働いている知的障害のある人に大変なことや楽しいことをうかがいました(個人情報は主旨を変えない範囲で変更しています)。

原さん:男性33歳。鉄道会社で駅の清掃を担当。通勤寮。
中村さん:男性26歳。スーパーで商品出しを担当。通勤寮。
八田さん:男性25歳。園芸会社で花の世話を担当。
植田さん:男性29歳。オフィスビルの清掃に従事。一人暮らし。

▼今の職場に就職した経緯

原:ハローワークから就職した。面接の時に施設の職員さんが一緒に行ってくれたので安心だった。

中村:別の店が閉店になったので今の店に来た。
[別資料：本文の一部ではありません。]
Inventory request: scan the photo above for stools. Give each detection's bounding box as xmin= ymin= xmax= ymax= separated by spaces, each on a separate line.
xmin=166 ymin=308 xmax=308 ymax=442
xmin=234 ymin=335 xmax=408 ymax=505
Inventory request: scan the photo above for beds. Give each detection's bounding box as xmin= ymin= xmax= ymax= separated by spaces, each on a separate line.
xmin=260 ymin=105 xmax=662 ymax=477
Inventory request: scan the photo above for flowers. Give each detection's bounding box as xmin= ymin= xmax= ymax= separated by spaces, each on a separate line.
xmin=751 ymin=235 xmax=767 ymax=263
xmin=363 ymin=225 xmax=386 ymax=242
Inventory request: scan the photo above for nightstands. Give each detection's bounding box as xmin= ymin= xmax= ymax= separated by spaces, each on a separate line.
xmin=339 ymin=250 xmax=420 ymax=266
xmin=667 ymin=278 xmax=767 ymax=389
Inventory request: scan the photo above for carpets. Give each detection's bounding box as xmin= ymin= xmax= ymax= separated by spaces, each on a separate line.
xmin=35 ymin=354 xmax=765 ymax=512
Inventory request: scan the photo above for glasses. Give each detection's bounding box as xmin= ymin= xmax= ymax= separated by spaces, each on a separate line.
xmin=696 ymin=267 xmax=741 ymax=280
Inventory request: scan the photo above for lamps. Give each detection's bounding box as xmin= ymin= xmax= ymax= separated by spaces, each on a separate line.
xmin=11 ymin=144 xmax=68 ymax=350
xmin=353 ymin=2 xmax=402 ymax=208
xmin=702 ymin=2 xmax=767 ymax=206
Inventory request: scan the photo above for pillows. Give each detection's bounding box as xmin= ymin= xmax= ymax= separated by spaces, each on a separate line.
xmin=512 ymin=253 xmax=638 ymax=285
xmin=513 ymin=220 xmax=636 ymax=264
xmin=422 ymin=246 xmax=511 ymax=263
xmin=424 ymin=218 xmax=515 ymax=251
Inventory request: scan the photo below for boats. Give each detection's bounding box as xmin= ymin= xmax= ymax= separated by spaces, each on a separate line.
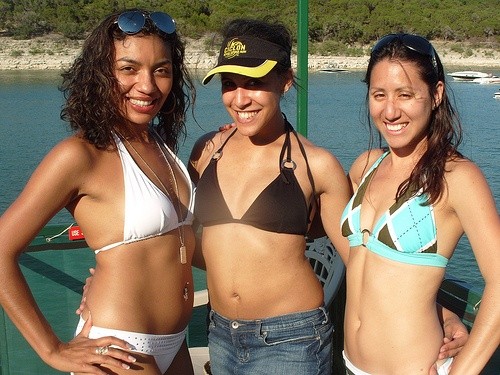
xmin=317 ymin=68 xmax=349 ymax=74
xmin=447 ymin=70 xmax=500 ymax=85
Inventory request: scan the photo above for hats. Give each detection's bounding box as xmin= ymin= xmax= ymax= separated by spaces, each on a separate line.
xmin=202 ymin=35 xmax=289 ymax=85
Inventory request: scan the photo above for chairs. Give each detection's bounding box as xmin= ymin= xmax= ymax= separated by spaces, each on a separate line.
xmin=304 ymin=233 xmax=345 ymax=309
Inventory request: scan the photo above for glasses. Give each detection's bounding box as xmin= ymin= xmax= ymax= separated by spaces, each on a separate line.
xmin=371 ymin=34 xmax=439 ymax=81
xmin=115 ymin=11 xmax=177 ymax=33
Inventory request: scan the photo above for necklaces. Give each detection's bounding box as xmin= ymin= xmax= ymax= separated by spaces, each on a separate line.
xmin=108 ymin=123 xmax=187 ymax=265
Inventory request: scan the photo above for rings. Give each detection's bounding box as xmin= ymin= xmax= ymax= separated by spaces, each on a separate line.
xmin=95 ymin=345 xmax=109 ymax=355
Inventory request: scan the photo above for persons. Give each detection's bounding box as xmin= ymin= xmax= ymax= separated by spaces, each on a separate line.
xmin=1 ymin=10 xmax=238 ymax=375
xmin=219 ymin=33 xmax=498 ymax=375
xmin=76 ymin=22 xmax=470 ymax=375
朝が早くてえらい。

八田:お母さんが知り合いに相談して紹介してもらった。

植田:前の会社で苛められていて、雇用支援センターに相談して転職した。

▼仕事で大変なこと

中村:仕事は大変だよ。緊張するし失敗するし何回も謝った。

原:悪い人が切符の販売機を壊してお金を取ろうとするから怖い。

植田:人間関係が大変。けんかしたり上司が厳しくてちゃんと仕事してても怒られるし、もう限界って感じ。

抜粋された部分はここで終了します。